------ STUDY TEXT
Beyond Tomorrow (1940)



Directed by A. Edward Sutherland; produced by Lee Garmes


Three bachelors (Charles Winninger, C. Aubrey Smith, Harry Carey), whose Christmas dinner guests cancel at the last minute, decide to invite a pair of strangers to fill the empty chairs. Their fortuitous choices fall upon a couple of young people (Richard Carlson, Jean Lawrence). The latter fall in love, watched over by their benefactors, who don’t even let death halt their protection.


This is an odd film, as may be deduced even by the slim synopsis given above. Supernatural, though not quite a ghost story, it is also partly a romantic drama. The two elements don’t really mesh well, and run almost parallel until the last few minutes. The story was undoubtedly plotted, but moves along so gently that it may as well have been made up as it goes. What happens to the couple, the tribulations they go through, is rather clichéd, and may have been even by the time it was made. That is one of the problems with Beyond Tomorrow: it seems rather naïve – not necessarily a bad thing – and out of place, even in 1940. Its story could have come straight from a silent-era movie, when filmed story-telling was novel.


The characters aren’t deeply portrayed. The three old men are more interesting than the two young people, but we are told very little about them. They are engineers in a partnership obviously of long-standing, but how such diverse characters (an Irish American, a former British Indian Army officer, and a hard-bitten mid-westerner) came to meet and form a friendship, we don’t know. Carey was involved in a scandal years before but of what nature, we aren’t told; what occurs to him during the movie suggests that he had a more nefarious part in it than is otherwise implied. Smith’s character is, I think, the most unusual, as he is a man who has lost his son (an air force officer killed in the Great War) but holds no bitterness; his memories are wistful but happy. Such a personality is rare in movies. Their housekeeper (Maria Ouspenskaya) is a former Russian aristocrat; another strange addition.


The two lovers are little more than sketches. The man is named Houston, and is from Texas. He sings and eventually secures a career using that talent – though not as a singing cowboy. The woman is a sweet girl who entertains children at an orphanage. The actress looked a great deal like another Jean – Jean Arthur – but, based on this performance, did not have her talent.


There is no suspense to the story, despite some of the events, and the uncertainty as to what will happen to the trio of gentlemen once they are killed and return as spirits.

Beyond Tomorrow is mildly entertaining and somewhat interesting, but probably won’t hold the attention of most viewers, even for its 84 minutes. Future western character actor Hank Worden can be glimpsed briefly in the hospital scene.

1 comment:

  1. I just read the Wikipedia entry for "Beyond Tomorrow," which gives the whole plot. Odd is right. It sounds like a mishmash of scenes from several wildly different films.
------------
------ SUPPLIED MATERIAL
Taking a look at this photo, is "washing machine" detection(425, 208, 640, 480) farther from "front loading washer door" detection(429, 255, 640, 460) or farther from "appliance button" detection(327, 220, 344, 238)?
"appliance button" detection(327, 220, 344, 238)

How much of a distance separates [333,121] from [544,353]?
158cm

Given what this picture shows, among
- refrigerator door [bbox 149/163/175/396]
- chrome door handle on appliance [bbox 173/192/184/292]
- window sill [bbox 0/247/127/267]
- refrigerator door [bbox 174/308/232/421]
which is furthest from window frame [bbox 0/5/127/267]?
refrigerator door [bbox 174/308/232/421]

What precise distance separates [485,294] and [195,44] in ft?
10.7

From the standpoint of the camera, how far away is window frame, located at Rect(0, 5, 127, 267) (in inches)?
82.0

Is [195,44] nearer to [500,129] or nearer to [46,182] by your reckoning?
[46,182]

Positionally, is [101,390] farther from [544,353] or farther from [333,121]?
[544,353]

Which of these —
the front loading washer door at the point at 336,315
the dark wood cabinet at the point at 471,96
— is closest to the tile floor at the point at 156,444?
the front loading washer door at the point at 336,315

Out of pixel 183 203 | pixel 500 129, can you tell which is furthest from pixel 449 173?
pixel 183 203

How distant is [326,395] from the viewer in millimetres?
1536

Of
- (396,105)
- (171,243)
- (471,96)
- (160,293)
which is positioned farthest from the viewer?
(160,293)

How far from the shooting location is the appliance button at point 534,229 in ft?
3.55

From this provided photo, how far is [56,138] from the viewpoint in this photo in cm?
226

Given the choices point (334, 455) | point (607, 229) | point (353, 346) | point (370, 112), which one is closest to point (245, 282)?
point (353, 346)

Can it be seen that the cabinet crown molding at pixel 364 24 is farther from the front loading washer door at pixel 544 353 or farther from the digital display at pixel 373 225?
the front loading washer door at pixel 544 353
------------
------ SUPPLIED MATERIAL
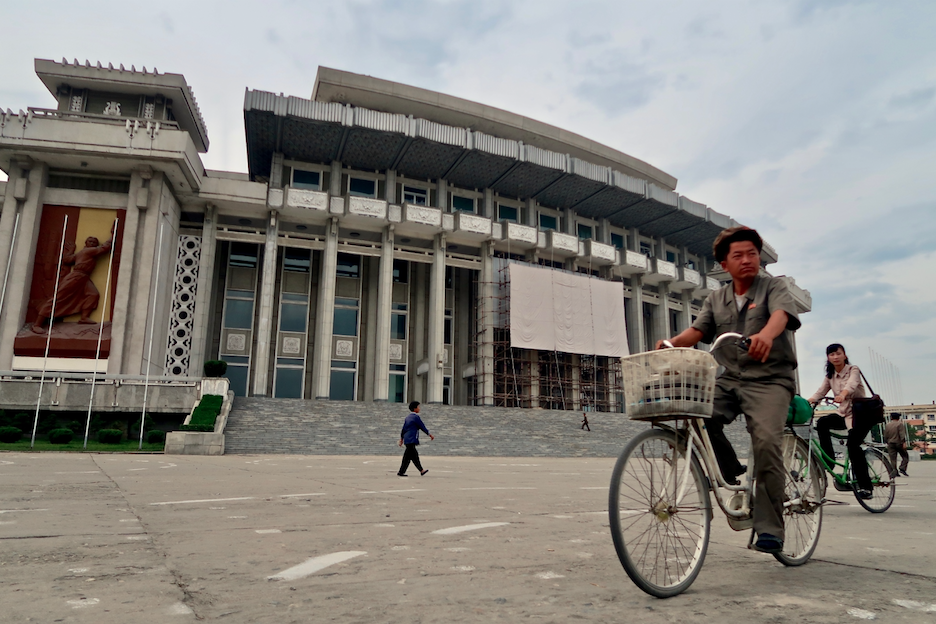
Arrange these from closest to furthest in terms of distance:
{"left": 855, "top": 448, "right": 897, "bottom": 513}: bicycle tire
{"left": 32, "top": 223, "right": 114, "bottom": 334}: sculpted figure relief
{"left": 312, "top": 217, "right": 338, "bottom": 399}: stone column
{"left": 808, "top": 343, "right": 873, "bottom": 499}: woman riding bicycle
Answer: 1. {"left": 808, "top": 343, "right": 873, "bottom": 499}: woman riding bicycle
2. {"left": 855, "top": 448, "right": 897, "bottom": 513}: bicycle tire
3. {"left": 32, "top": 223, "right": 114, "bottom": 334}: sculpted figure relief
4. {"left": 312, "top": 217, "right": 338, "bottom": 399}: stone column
------------
Reproduce word for word the passage of the film review from "The two lovers" up to and including "return as spirits.". The items have no connection to the film review.

The two lovers are little more than sketches. The man is named Houston, and is from Texas. He sings and eventually secures a career using that talent – though not as a singing cowboy. The woman is a sweet girl who entertains children at an orphanage. The actress looked a great deal like another Jean – Jean Arthur – but, based on this performance, did not have her talent.


There is no suspense to the story, despite some of the events, and the uncertainty as to what will happen to the trio of gentlemen once they are killed and return as spirits.